*** Opening of Exercise passage ***
Archive for March, 2023
Along the road to finding George
Why we live on Colonna Lane
When we moved up to Sullivan County, the dirt side road to our place had no name and served only 4 houses – 3 down by the pond, plus our place, which lay across a little bridge and totally hidden at the top of a winding drive. Our “address” was Off Lick Creek Rd., but stuff got to us, somehow (deliveries, not mail – that we picked up in town at our PO box).
Maybe 6 years after we arrived, PA went on an organizational frenzy and insisted that every road had to have an Official Name, and every house thereon had to have a Numerical Address.
I didn’t pay much attention to all this until one day a guy in this 30s, I’d guess, knocked on our door and said he was coming through to help set up the state location system. (How the hell he even found us up here I have no idea. We are, literally, invisible from every single point in the county.)
Of the three houses down by the pond, Joe and Mimi Colonna’s was the middle one, facing across the pond to Lick Creek Rd., but as I remember it, he was still based in Philly at the time so not there on weekdays. The other two houses were “cabins” (parlance here for part-time residences owned by hunters and vacationers). So we were the only “permanent” residents on our roadlet, and thus the only ones at home that day.
Can’t remember what else the guy said, but at the end he asked me (me!) what our road should be named (there are obviously differing levels of organization in the state). Well, it would have been beyond hubris to claim Davis Blvd., and I knew Joe had set up his place (first as a cabin) sometime in the 1960s, so I felt by rights the road should be his. “Colonna Ln.,” I said. And so it is.
An odd aside: One of my favorite online Indian grocery stores refuses to recognize my Colonna Ln. street number (32) — but they do accept Joe’s (44). So while Joe was alive, I’d tell him there would be an order dropped off for us at his place , and he’d give me a call – there was never a better neighbor on the wide green earth than Joe.
I haven’t ordered from that site since Joe died.
* * * *
Why our salad dressing is called George
Our fridge is often a warren of leftovers (some may be leftunders), up to 15 round Chinese takeout containers of various sizes (hey – if you don’t already use Chinese takeout containers for leftovers, start eating Chinese takeout right now, because they are the best storage containers known to gastronomic hoarding).
*** Close of Exercise passage ***
*** Opening of Collected data ***
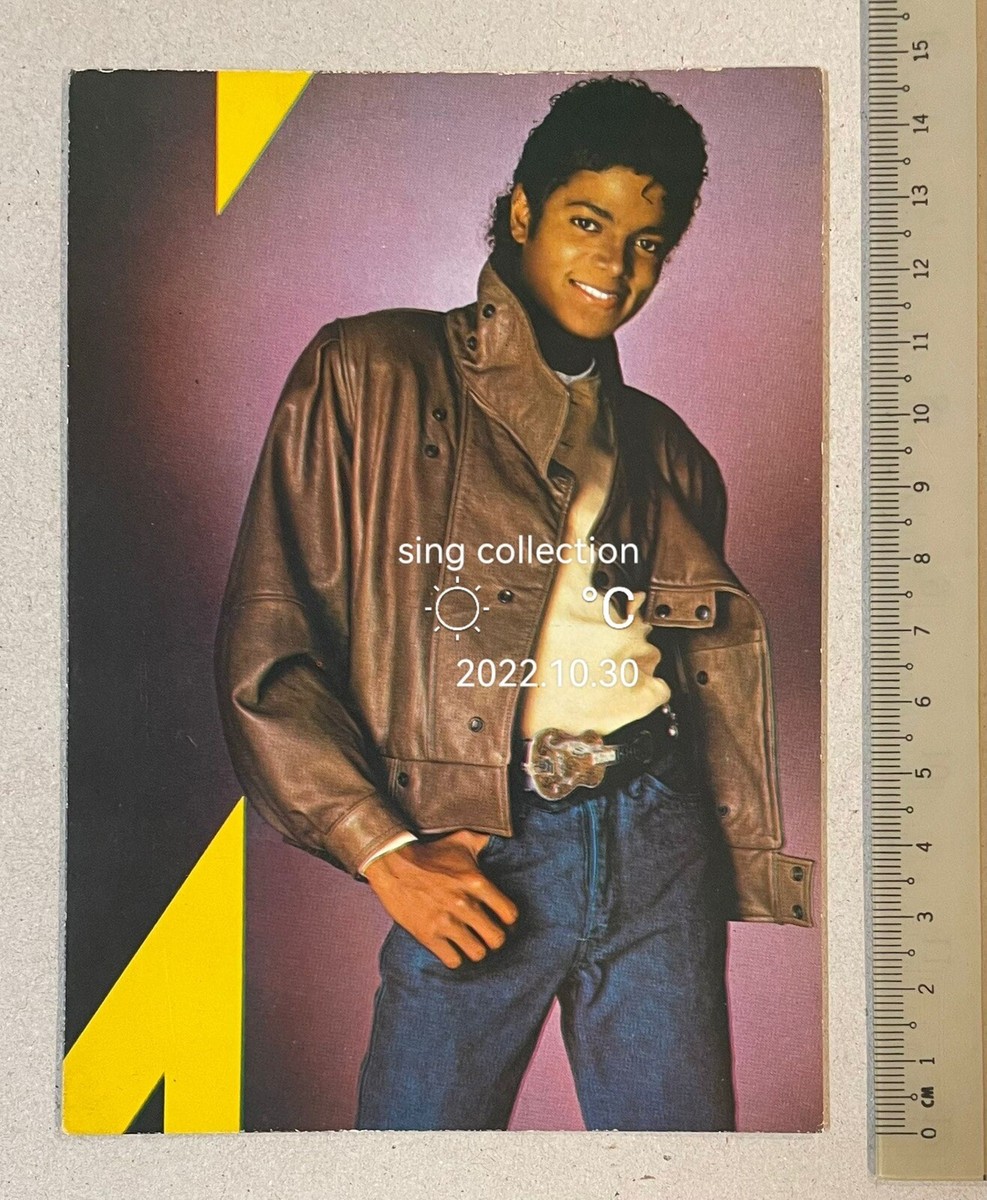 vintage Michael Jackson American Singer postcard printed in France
*** Close of Collected data ***
Task instructions:
• A. According to the Sullivan County blog post, what street number does the online Indian grocery store accept?
• B. Continue the Sullivan County blog post, starting after its last sentence.
The material has no connection to the Sullivan County blog post.

Task responses:
• A. It accepts Joe's number, 44.

• B.
This foodish melange leads, of course, to confusion as to contents. “What’s that brown semi-liquid with the slight orange tinge?” I particularly hate it when I lose track of our salad dressing. We don’t, generally, use a recipe for salad dressing; it’s a continual updating of yesterday’s attempts, encouraged by herbal additions and guesswork. So the salad dressing, sitting in clouded semi-liquid roundness, is not necessarily… obvious.
While shuffling and herding containers one day, I said to Linda, “You know, we should label this stuff, especially the salad dressing.”
One or the other of us, can’t recall which, said, “We should write the name on it.”
“What name?” replied the other.
And the first or the other exclaimed, “George!”
So now, our ever-evolving salad dressing lives in a mid-sized Chinese takeout container with the name “George” inked on its lid.
Not obvious, you say? No problem. Nothing else in our fridge is called George.
* * * *
Why I am not called George
My middle brother (meaning my elder but not eldest brother) Vic roamed life with the given name of George Victor Pointz Davis. Growing up, I’d heard, either from him or (more likely) my mother, that he hated the name George; so throughout the expanding extended family he was known, always and everywhere, as Vic.
Yet, at the memorial following his death, his co-workers at Sun Oil (where, after years as mate and ship’s captain on several oil tankers, be was elevated to Captain of the Fleet), recalled him as George. Had he made peace with the inevitability of his christening, or… or…what?
So, slipping sideways from that, two more nomenclature oddities.
First: When a Catholic close-to-adolescent child is Confirmed (Confirmation is a ridiculous “sacrament” that has no apparent purpose beyond giving the parish exercise), he, she or it is slapped with an additional name, often never again referred to, like being given a gelatinous dessert you did not ask for that you dump behind the azalea.
My mother saddled me with the Confirmation name of George. It was intoned by the priest at the altar rail while slapping something wet on my forehead. To my relief, I’ve never again heard that name applied to me.
What the hell? Why would my mother tack on to me the despised, castoff name of my elder brother? Mom was often difficult, if not impossible, to parse. I can’t believe it was random, but if not random, did it signify something to her lost or hidden?
Oddity the second: While living at the magical House on 34th St. in Philly during the mid 1960s (referred to many ruminations ago – hey, get used to it!), Danny, who, like the other House residents (except me) was Jewish, invited me to a seder with his family in the suburbs. I was genuinely touched (still am) by that gesture.
At the head of the dining table sat Danny’s grandfather, a fading but pleasant elder with poor hearing. I was properly introduced to him as Derek. He repeated but skewed the name, possibly to Eric. Danny tried to present a correction. The grandfather replied again with something else similar but not quite spot-on. Finally, he smiled, shook my hand, and intoned, “George!” I’ll never figure that one out.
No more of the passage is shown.